Мы живём в удивительное время, когда можно творчески сочетать достижения былой эпохи с современными возможностями. Собственно говоря, это вообще лейтмотив всей моей сегодняшней жизни. Последние 10 лет я занимаюсь методом исследования функционального состояния человека — вариабельностью ритма сердца. Этот метод интересен тем, что он на новом техническом уровне повторяет и развивает подходы, известные китайским врачам ещё тысячелетия назад.

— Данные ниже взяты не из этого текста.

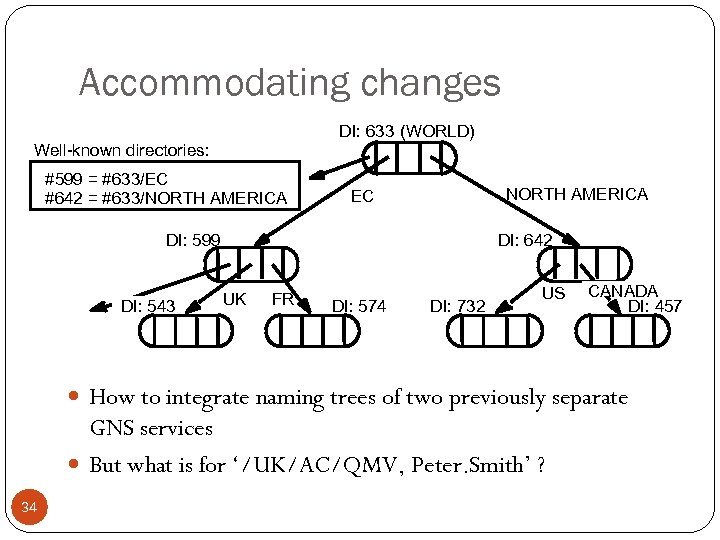 Accommodating changes

Well-known directories:
#599 = #633/EC
#642 = #633/NORTH AMERICA

DI: 633 (WORLD)

EC

NORTH AMERICA

DI: 599

DI: 642

UK

FR

US

CANADA

DI: 543

DI: 574

DI: 732

DI: 457

• How to integrate naming trees of two previously separate GNS services

• But what is for '/UK/AC/QMV, Peter.Smith' ?

34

Так и в фотографии меня интересует фактор времени. Причём во многих ракурсах. Как синтез современных цифровых возможностей со старой оптикой, так и вообще, меня интересует таинство трансформации времени с помощью фотографии. Просматривая снимки сделанные мной много лет назад, я заметил удивительный факт. С одной стороны, снимки это машина времени, дарящая способ вернуться назад. Глядя на старые снимки, возвращается былое живое ощущение, испытанное в момент съёмки. Но власть фотографии над временем более сложна, чем простое возвращение в прошлое. Когда я смотрю на очень давние снимки, то понимаю, что острота былого переживания уже не возвращается. Снимок сам становится новым ощущением, оно уже не повторяет мои старые чувства и даже не восстанавливает их в памяти. Я смотрю на старые фотографии, и они вызывают новые чувства и новые мысли, неведомые мне ранее. Так что, фотография, это скорее не способ остановить мгновение, а способ пробить стрелу времени в обратном направлении, наполнить прошлое новым ощущением, новым пониманием и новым содержанием.

Как путешествие на фантастической машине времени обязательно меняет прошлое, так и фотограф, нажимающий на кнопку спуска фотоаппарата, прокладывает маршрут для путешествия в прошлое, которое в итоге его изменит. Это волшебная власть над временем и большая ответственность за прошлое.

Прошлое формирует настоящее. Рассматривая снимки прошлого, мы меняем прошлое. Меняя прошлое, мы меняем настоящее.